**TASK DIRECTIONS**
Give back, unchanged, each line from the one containing "By how much" through the last line of the entries below.

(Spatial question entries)
##########

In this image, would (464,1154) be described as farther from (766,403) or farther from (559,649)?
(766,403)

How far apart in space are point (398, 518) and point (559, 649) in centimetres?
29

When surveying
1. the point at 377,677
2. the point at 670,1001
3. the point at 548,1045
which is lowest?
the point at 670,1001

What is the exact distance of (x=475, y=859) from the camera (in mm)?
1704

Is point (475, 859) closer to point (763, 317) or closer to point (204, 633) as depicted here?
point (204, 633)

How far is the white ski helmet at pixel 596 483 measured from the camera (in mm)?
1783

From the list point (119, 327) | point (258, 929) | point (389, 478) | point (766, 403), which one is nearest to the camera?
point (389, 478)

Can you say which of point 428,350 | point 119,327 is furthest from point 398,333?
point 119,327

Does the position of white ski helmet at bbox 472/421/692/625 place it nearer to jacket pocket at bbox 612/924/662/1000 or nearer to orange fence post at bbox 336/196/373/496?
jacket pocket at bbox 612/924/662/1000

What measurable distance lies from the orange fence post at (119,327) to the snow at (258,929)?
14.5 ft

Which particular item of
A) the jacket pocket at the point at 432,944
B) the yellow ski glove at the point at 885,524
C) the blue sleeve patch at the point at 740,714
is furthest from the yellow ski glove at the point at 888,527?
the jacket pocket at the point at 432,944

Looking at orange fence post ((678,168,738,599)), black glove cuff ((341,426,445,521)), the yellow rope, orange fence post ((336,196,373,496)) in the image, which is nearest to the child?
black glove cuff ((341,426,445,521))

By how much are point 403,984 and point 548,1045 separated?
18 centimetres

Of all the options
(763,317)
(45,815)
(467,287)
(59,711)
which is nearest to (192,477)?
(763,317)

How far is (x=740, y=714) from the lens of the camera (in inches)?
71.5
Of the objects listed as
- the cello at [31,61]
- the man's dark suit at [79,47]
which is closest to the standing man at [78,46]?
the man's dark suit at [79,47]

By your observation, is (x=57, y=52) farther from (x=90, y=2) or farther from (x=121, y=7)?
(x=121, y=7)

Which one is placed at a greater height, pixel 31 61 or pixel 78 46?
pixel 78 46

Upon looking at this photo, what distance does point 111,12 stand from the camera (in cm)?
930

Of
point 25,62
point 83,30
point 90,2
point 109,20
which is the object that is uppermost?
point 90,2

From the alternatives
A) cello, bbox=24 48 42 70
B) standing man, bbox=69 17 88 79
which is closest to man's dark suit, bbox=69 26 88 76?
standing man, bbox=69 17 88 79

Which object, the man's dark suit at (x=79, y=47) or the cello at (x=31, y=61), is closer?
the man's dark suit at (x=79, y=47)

##########

**SOLVED EXERCISE**
By how much are point 403,984 and point 548,1045 separated?
18 centimetres

Of all the options
(763,317)
(45,815)
(467,287)
(59,711)
which is nearest to (192,477)?
(763,317)

How far is (x=740, y=714) from the lens of the camera (in inches)?
71.5
Of the objects listed as
- the cello at [31,61]
- the man's dark suit at [79,47]
which is closest to the standing man at [78,46]?
the man's dark suit at [79,47]

By your observation, is (x=57, y=52) farther from (x=90, y=2) or farther from (x=121, y=7)?
(x=121, y=7)

Which one is placed at a greater height, pixel 31 61 or pixel 78 46?
pixel 78 46

Upon looking at this photo, what distance does point 111,12 stand from the camera (in cm)?
930

Of
point 25,62
point 83,30
point 90,2
point 109,20
which is the object that is uppermost?
point 90,2

From the alternatives
A) cello, bbox=24 48 42 70
B) standing man, bbox=69 17 88 79
which is closest to man's dark suit, bbox=69 26 88 76?
standing man, bbox=69 17 88 79

Which object, the man's dark suit at (x=79, y=47) or the cello at (x=31, y=61), is closer?
the man's dark suit at (x=79, y=47)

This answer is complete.